Boliviens Präsident zieht Zwischenbilanz und sieht Destabilisierungsversuche im Streit um Zensus

Der bolivianische Präsident Luis Arce ist schon seit zwei Jahren im Amt. Vor dem Hintergrund eines sich ausweitenden Streits um eine verschobene Volkszählung zieht er eine Zwischenbilanz seiner Regierung. Zugleich wirft er der Opposition Destabilisierungsversuche vor.

Am Dienstag hat der bolivianische Präsident und Regierungschef Luis Arce nach zwei Jahren im Amt eine Zwischenbilanz gezogen. In seiner mehr als zweistündigen Rede vor dem Parlament hob der Politiker hervor, es habe seine Regierung viel Mühe gekostet, das Land auf den Weg der Stabilität zurückzubringen. Diese müsse nun beibehalten werden. Mit Blick auf den sich ausweitenden Streik gegen die Verschiebung einer ursprünglich für diesen November anberaumten Volkszählung auf das Jahr 2024 sagte Arce:

"Heute durchlaufen wir einen Augenblick, in dem gewisse Gruppen uns wieder destabilisieren wollen. Aber ich bin mir sicher, dass die Organisation, der Einsatz und das Bewusstsein eines Volkes, das vorankommt, das arbeiten und weiterhin wachsen will, all diese Widrigkeiten besiegen werden."

Vor dem Hintergrund der heftigen Proteste in der Provinz Santa Cruz verwies der Präsident darauf, dass Bolivien mit 1,76 Prozent derzeit die niedrigste Inflationsrate in der Region und eine der niedrigsten weltweit aufweise. Gleichzeitig sei die Wirtschaft auf nachhaltigem Wachstumskurs und die Handelsbilanz positiv. Im Jahr 2021 habe das Wirtschaftswachstum des Anden-Landes 6,1 Prozent, davon allein im zweiten Trimester des Jahres 4,1 Prozent betragen.
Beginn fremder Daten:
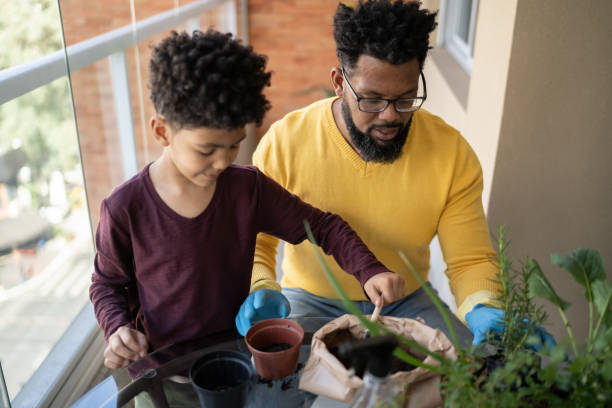 istock Father and son cultivating plants together at home 1327611320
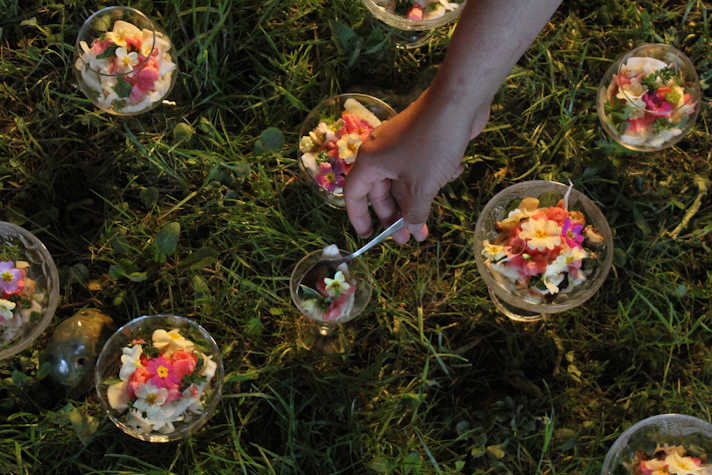 A photo taken from above showing an area of grass covered by drinking glasses containing flowers. A hand holding a spoon reaches into the centre glass. 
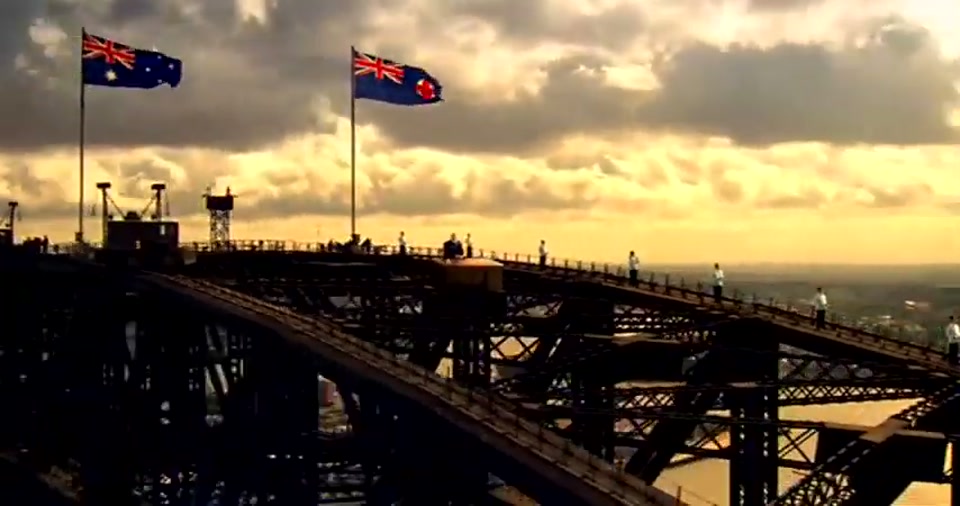 Australia Day Address (2008), scene 6 at 01:25: A montage of increasingly grand and absurd locations: Kekovich's desk is on a dramatic cliff edge overlooking a valley; then behind a farm gate in a rural landscape; finally, the camera pulls back to reveal him and his…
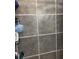 Close-up on neutral-toned tiled shower walls with metal shower caddy at 210 Ellen St, Goose Creek, SC 29445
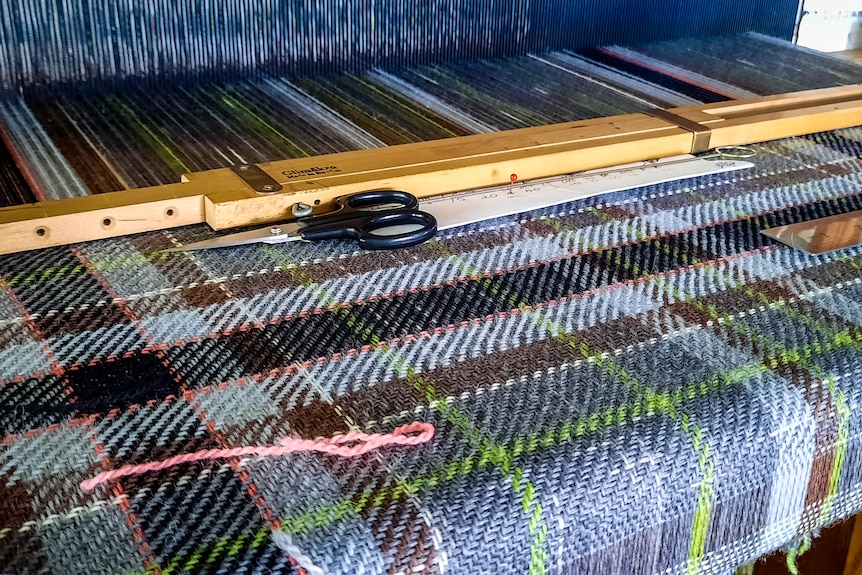tartan fabric on a loom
Arce zog daraus den Schluss, dass die "negativen Auswirkungen der rezessiven Politik" der Übergangsregierung von Jeanine Áñez an der Spitze allmählich nachließen. Ohne direkt auf den Streit um das Austragungsdatum für den Zensus hinzuweisen, erklärte der Politiker, dass es sich bei den jetzigen Hintermännern der Proteste größtenteils um dieselben Gruppen handele, die den Staatsstreich gegen Präsident Evo Morales im Jahr 2019 unterstützt hätten.

Der jetzige politische Protest in Bolivien dreht sich im Kern um eine ursprünglich für November 2022 angesetzte Volkszählung, die die Regierung in La Paz wegen technischer Probleme bei der Durchführung auf das Jahr 2024 verschoben hat. Die Führung der Region Santa Cruz um Luis Fernando Camacho fordert hingegen die Umsetzung des Zensus noch im Jahr 2023. Bei dem Konflikt geht es unter anderem um neue Quoten für die nach der Bevölkerungsanzahl der Regionen verteilten Parlamentssitze. Santa Cruz als wirtschaftsstärkste und bevölkerungsreichste Region erwartet, aufgrund der Volkszählung mehr Abgeordnete als bisher im Nationalparlament stellen zu können. Sollte der Zensus erst im Jahr 2024 durchgeführt werden, wäre dies bei den nächsten Wahlen im Jahr 2025 noch nicht der Fall.